STATE=$( lpar prop -F state $LPAR | tail -1 )

print "LPAR: $LPAR"
print "STATE: $STATE"

if [ "$STATE" != "Not Activated" ]
then
            print "ERROR: $LPAR must be in state 'Not Activated'"
            exit 1
fi

fcsCount=0
fcsSameFabricCount=0

for ms in $@
do
            print "MS: $ms"
            viosList=$( vios -m $ms list )

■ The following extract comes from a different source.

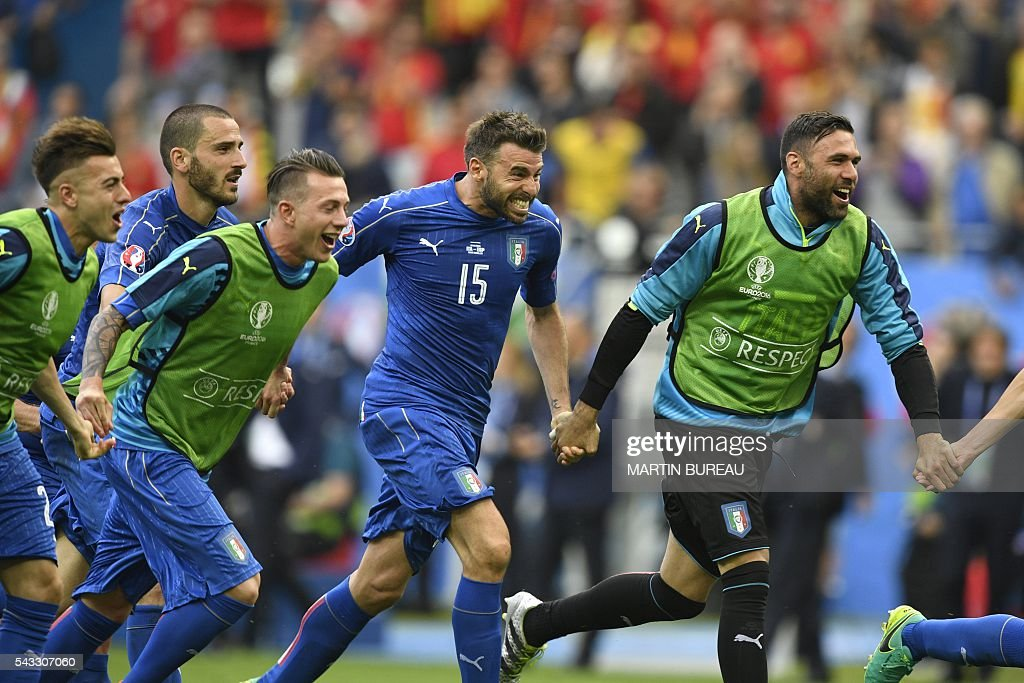 Italy's defender Andrea Barzagli and teammates celebrate following their 2-0 win over Spain in the Euro 2016 round of 16 football match between Italy and Spain at the Stade de France stadium in Saint-Denis, near Paris, on June 27, 2016. / AFP / MARTIN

            for vios in $viosList
            do
                        rmc_state=$( lpar -m $ms prop -F rmc_state $vios | tail -1 )
                        if [ "$rmc_state" = "active" ]
                        then
                                    fcList=
                                    vios -m $ms lsnports $vios 2>/dev/null | \
                                    while read vio fcport rest
                                    do
                                               if [ "$fcport" != "name" ]
                                               then
                                                           fcList="${fcList} $fcport"
                                               fi
                                    done

                                    for fcport in $fcList
                                    do
                                               print -n "${vios}: ${fcport}: "
                                               lpar validate $LPAR $ms virtual_fc_mappings=10/${vios}///${fcport} </dev/null >/dev/null 2>&1
                                               case "$?" in
                                               0)
                                                           print "yes"
                                                           fcsSameFabricCount=$( expr $fcsSameFabricCount + 1 )
                                                           ;;
                                               *) print "no" ;;
                                               esac
                                               fcsCount=$( expr $fcsCount + 1 )
                                    done
                        else
                                    print "${vios}: RMC not active"
                        fi
            done
done

print "${fcsCount} FC-ports investigated"
print "${fcsSameFabricCount} FC-ports in same fabric"

$

As an illustration we briefly show a run of the script over some managed systems. We start the script with time to see how long it takes:

$ time bin/fabric_ports ms10 ms11 ms12 ms13 ms14 ms15 ms16 ms17 ms18 ms19
LPAR: fabric1
STATE: Not Activated
MS: ms10
ms10-vio3: RMC not active
ms10-vio1: fcs0: yes
ms10-vio1: fcs2: yes
ms10-vio1: fcs4: no
ms10-vio1: fcs6: no
ms10-vio2: fcs0: yes
ms10-vio2: fcs2: yes
ms10-vio2: fcs4: no
ms10-vio2: fcs6: no
MS: ms11
ms11-vio3: RMC not active
ms11-vio1: fcs0: no
ms11-vio1: fcs1: no
ms11-vio1: fcs2: no
ms11-vio1: fcs3: yes
ms11-vio1: fcs4: no
…
ms19-vio2: fcs2: no
ms19-vio2: fcs3: no
ms19-vio2: fcs0: no
ms19-vio2: fcs1: no
ms19-vio2: fcs4: no
ms19-vio2: fcs5: no
132 FC-ports investigated
17 FC-ports in same fabric

real       2m33.978s
user      0m4.597s
sys       0m8.137s
$

In about 150 seconds, 132 FC ports were examined (LPM validations performed). This means a validation took about 1 second on average.

We have found all the FC ports that are connected to the fabric “Fabric1“.

Of course, this can be done analogously for other fabrics.

A final note: not all ports above are cabled!